When I started listening to the audiobook version of Dread Nation, I found myself wanting to talk about it with others, but I had no idea how to describe this unique book. Historical fiction with zombie twist and post-Civil War post-Apocalypse were the best I could come up with, but I have since discovered the category of alternative history, which does much more justice to this title.
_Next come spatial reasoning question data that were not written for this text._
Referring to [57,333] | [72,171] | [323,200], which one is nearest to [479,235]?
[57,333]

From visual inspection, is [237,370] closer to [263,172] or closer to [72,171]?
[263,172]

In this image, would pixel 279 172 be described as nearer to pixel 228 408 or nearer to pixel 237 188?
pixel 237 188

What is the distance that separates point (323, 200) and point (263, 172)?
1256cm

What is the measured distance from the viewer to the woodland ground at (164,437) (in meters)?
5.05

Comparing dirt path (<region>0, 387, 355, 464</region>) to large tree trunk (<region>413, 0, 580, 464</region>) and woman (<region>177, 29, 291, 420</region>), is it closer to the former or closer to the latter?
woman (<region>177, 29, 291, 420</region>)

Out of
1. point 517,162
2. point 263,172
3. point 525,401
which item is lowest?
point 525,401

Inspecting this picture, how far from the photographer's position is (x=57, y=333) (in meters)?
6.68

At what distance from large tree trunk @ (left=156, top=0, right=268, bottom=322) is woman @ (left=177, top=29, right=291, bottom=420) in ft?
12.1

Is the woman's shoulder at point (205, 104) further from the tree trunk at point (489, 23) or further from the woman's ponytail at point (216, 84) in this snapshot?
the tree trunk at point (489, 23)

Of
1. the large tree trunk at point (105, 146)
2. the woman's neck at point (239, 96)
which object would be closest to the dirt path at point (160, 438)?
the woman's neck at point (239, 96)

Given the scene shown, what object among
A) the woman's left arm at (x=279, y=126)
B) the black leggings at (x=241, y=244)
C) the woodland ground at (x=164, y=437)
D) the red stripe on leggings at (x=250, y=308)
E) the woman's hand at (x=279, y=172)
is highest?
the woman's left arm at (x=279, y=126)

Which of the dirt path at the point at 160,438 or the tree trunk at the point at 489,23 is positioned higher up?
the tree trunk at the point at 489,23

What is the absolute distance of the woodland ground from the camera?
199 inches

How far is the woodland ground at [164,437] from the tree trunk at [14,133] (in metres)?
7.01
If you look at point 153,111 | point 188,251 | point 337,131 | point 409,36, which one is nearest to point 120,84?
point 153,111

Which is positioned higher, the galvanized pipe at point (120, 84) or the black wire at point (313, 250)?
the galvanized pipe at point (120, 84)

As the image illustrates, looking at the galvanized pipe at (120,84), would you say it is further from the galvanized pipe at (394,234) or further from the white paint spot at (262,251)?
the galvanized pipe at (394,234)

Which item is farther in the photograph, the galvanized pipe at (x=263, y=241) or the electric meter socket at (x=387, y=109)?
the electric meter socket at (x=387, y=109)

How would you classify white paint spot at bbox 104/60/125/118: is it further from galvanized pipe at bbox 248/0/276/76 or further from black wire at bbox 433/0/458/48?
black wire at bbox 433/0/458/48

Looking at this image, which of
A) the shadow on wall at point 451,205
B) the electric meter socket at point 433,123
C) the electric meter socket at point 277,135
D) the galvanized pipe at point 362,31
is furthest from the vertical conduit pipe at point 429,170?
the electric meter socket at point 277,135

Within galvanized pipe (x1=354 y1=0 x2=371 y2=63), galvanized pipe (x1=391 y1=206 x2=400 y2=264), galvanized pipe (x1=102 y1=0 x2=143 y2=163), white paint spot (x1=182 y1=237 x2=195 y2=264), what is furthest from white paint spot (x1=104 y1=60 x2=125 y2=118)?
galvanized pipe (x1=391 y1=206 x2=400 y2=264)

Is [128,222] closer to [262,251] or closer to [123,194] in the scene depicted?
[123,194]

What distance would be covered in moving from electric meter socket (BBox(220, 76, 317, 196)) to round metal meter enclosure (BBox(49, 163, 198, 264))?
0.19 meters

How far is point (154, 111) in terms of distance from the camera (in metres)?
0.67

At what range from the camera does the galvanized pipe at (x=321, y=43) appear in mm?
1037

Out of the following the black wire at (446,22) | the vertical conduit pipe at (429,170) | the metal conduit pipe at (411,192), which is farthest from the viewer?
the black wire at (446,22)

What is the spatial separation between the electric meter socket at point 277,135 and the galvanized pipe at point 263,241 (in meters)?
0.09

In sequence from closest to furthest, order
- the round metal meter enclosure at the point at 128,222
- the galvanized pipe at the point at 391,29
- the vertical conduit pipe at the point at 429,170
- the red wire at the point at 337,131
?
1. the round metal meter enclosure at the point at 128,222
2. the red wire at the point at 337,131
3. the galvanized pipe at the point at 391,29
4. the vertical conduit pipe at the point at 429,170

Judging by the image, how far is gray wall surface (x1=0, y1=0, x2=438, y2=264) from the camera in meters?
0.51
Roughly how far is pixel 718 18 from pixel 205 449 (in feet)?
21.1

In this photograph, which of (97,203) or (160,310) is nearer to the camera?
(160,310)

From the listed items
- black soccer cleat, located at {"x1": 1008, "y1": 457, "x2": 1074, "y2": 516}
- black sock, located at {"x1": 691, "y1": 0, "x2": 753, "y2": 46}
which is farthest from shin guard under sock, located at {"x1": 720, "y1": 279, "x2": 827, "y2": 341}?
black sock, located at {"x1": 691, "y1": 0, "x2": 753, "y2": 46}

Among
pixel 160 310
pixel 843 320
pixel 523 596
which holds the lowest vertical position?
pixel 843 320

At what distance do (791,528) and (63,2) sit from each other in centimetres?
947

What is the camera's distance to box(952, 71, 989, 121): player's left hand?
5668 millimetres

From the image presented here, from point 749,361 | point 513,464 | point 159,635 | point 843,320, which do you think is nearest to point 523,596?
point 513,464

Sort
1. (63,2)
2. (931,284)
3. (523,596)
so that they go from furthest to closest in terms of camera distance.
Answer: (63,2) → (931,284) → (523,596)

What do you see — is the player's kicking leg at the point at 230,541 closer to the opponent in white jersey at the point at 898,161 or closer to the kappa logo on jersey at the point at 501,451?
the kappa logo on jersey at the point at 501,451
Jane McKeene is in her final year at Miss Preston’s School of Combat in Baltimore where she was sent at the age of 12 as required by the Native and Negro Reeducation Act, established after the undead rose up and began to walk the battlefields of Gettysburg and requiring that Black and Indigenous children be removed from their homes and trained as zombie killers. Because she is biracial, Jane was enrolled in the school despite being the daughter of the wealthy white woman who owns the Rose Hill Plantation. Jane is being trained as an attendant who will serve an affluent woman and use her skills in slaying the undead, the shamblers, as necessary. Her hope, however, is to return to her previous life at Rose Hill.
Jane’s exceptional skill in slaying shamblers draws the attention of the Mayor who invites her to serve at a formal dinner at his home. Jane and her friend Jackson are hoping to take the opportunity to uncover some information about the mysterious disappearance of several local families. Unfortunately, they are caught searching the Mayor’s files and are sent, along with Jane’s classmate Katherine, to Summerland, a walled community run by a racist preacher and his sheriff son. There they must do whatever it takes to survive if they have any hope at all of escaping.
Dread Nation is fast-paced and fascinating, gripping and gruesome. This unique blend of history, social commentary, and the undead raises themes of racism, religion, power, corruption, and gender inequality. Once I started it, I didn’t want to stop listening, and I am anxiously awaiting the sequel.